One of the easiest things employers can do is contact HICS and ask for one of their coordinators to come into their place of business and provide an overview of services, specifically for mental health, to employees. Armed with materials and helpful attitudes, HICS staff members are ready to help employers make mental health a priority in the workplace. Give them a call at 515-993-5896 or visit to learn more.

If you notice an employee or co-worker exhibiting warning signs similar to those in youth or the elderly, it’s time to check in with them and let them know you’re concerned about their well-being. It may be just what they need to know someone cares.

How to get help

In times of need or crisis, know there are resources to help you.

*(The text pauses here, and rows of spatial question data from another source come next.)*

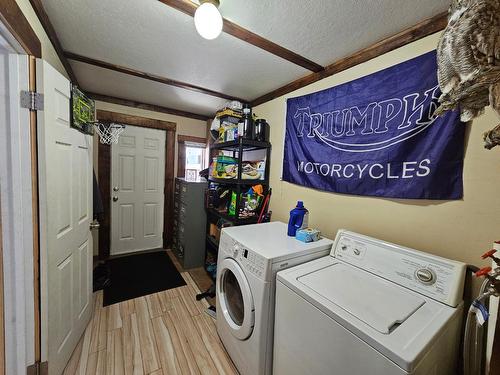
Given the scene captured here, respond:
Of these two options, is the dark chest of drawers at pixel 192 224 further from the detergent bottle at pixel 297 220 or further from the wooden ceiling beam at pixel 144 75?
the detergent bottle at pixel 297 220

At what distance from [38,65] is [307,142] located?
5.84 ft

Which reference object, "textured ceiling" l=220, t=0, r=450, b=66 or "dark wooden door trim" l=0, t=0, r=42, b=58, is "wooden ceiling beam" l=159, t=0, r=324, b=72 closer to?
"textured ceiling" l=220, t=0, r=450, b=66

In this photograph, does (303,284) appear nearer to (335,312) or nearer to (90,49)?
(335,312)

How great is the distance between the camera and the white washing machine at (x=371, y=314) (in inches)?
27.0

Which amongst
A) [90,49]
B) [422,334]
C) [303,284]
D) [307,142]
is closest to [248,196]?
[307,142]

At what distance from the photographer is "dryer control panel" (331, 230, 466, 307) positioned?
894 millimetres

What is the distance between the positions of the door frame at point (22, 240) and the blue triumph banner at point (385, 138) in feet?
5.87

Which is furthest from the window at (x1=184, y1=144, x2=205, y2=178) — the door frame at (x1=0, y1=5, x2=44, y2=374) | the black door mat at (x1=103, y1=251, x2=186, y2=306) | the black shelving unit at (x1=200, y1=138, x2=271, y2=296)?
the door frame at (x1=0, y1=5, x2=44, y2=374)

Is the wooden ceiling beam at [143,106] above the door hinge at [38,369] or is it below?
above

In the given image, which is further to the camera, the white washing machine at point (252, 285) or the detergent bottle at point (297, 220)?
the detergent bottle at point (297, 220)

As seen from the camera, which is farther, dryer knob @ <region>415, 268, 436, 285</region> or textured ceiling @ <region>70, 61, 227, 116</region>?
textured ceiling @ <region>70, 61, 227, 116</region>

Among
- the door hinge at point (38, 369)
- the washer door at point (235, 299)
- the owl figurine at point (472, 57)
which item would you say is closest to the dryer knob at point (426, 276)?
the owl figurine at point (472, 57)

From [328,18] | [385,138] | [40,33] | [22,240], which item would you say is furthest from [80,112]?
[385,138]

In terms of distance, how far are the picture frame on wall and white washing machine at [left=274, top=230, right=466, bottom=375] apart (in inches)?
66.2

  • High risk or impending crisis: If a mental health situation is escalating, call the Mobile Crisis Response team at 844-428-3878. Trained mobile crisis providers are best equipped to de-escalate mental health issues so individuals may be able to avoid being treated in a hospital in the future. Inside Out Wellness & Advocacy will send a team of trained mental health experts to meet you where you are in the community in an unmarked car to provide whatever services are needed in a familiar environment.
  • When you need to talk or don’t know what to do: Call or text 988. When you contact the 988 Suicide and Crisis Lifeline, you’ll be connected with a crisis counselor who can assist you, whether you’re experiencing emotional distress or suicidal crisis or if you need guidance in helping a loved one through a crisis.

Regardless of the circumstance, Heart of Iowa is here to help Iowans. Resources are readily available for funding the services it takes to help Iowans get back on track for a healthier, happier life. Know that you are not alone and together, we can move toward better mental health in our communities and state.